The layers are mostly additive. Where they conflict is at the seam between AnimatePresence and startViewTransition.


The AnimatePresence + View Transitions gotcha

Both AnimatePresence and startViewTransition want to control the timing of DOM updates. When a navigation triggers a view transition while AnimatePresence is also trying to run an exit animation, the two systems step on each other. The view transition captures a snapshot before AnimatePresence has finished, so the old page snapshot includes an element mid-exit.

The current working pattern is to avoid using AnimatePresence on elements that will be captured by a view transition snapshot. If a card is going to be a shared element in a route transition, animate its entry and exit with CSS @starting-style and the view transition's ::view-transition-old / ::view-transition-new pseudo-elements — not with AnimatePresence. Reserve AnimatePresence for in-page presence animations that don't cross a navigation boundary.

This is the roughest edge in the current stack. The Motion team has a proposal for a useViewTransition hook that would coordinate the two systems, but as of mid-2026 you're managing the boundary manually.


Choosing by signal, not by default

The default should not be "add Motion to everything." The motion/react bundle is not trivial, and most static page transitions don't need spring physics.
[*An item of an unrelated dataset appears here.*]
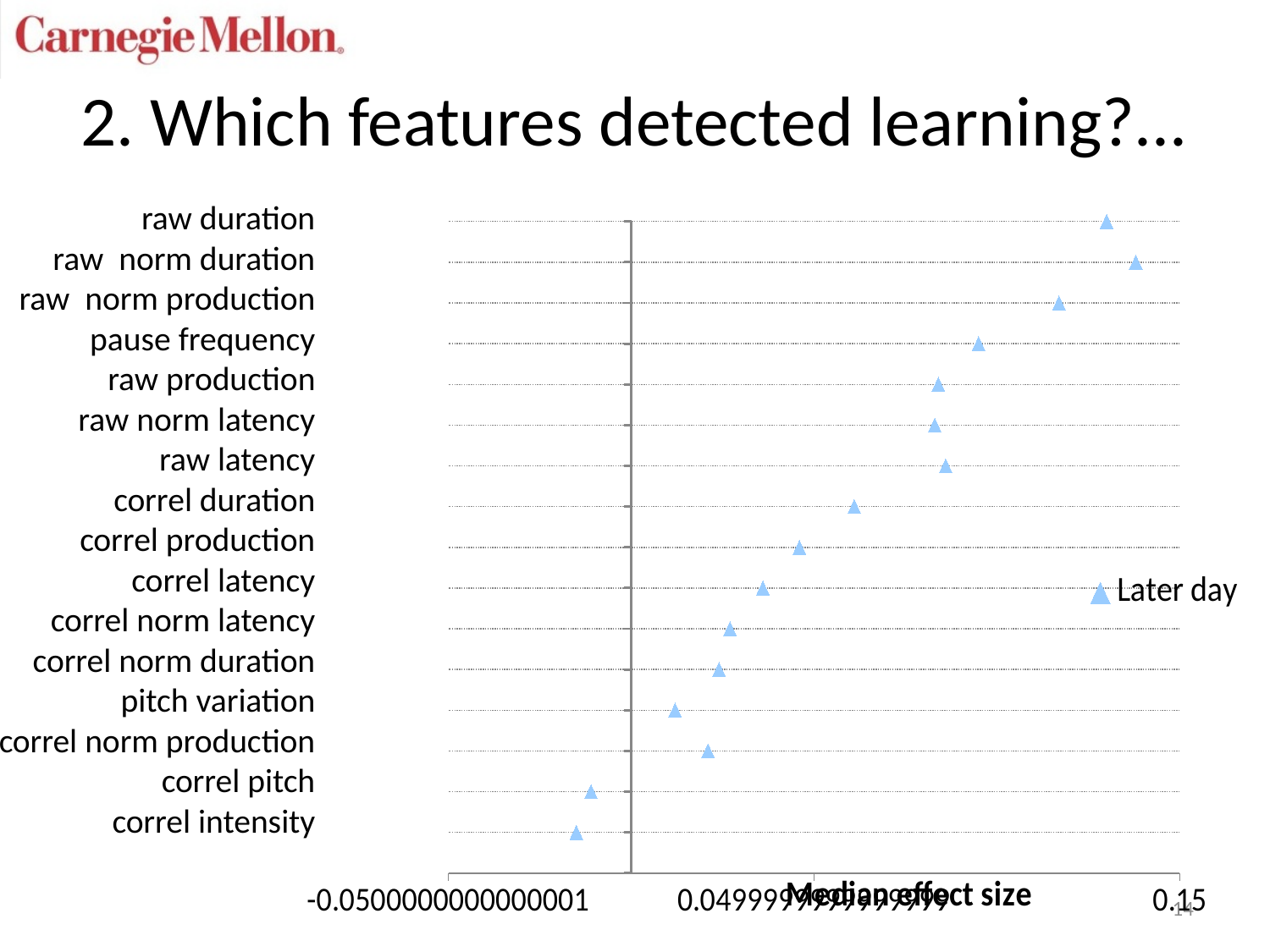
Is the value for correl intensity greater or less than 0? less Is the value for correl pitch greater or less than 0? less Which has the larger median effect size, raw duration or correl intensity? raw duration How many features are listed on the vertical axis of the chart? 16 What is the name of the series shown in the chart legend? Later day How many series does the chart legend list? 1 What kind of chart is shown on the slide? scatter chart Is the value for pitch variation greater or less than 0? greater What is the title of the horizontal axis of the chart? Median effect size Which has the larger median effect size, raw latency or correl norm latency? raw latency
Start with CSS. Reach for Motion when you need gesture response, layout tracking, or coordinated presence. Reach for the View Transitions API when you're navigating between routes and want the browser to handle shared element continuity.

The measure of a good animation is whether the user notices the absence of it — not whether they notice its presence. That standard applies equally to all three layers of the stack. Pick the smallest tool that satisfies the constraint, and the animation will feel right precisely because it didn't try too hard.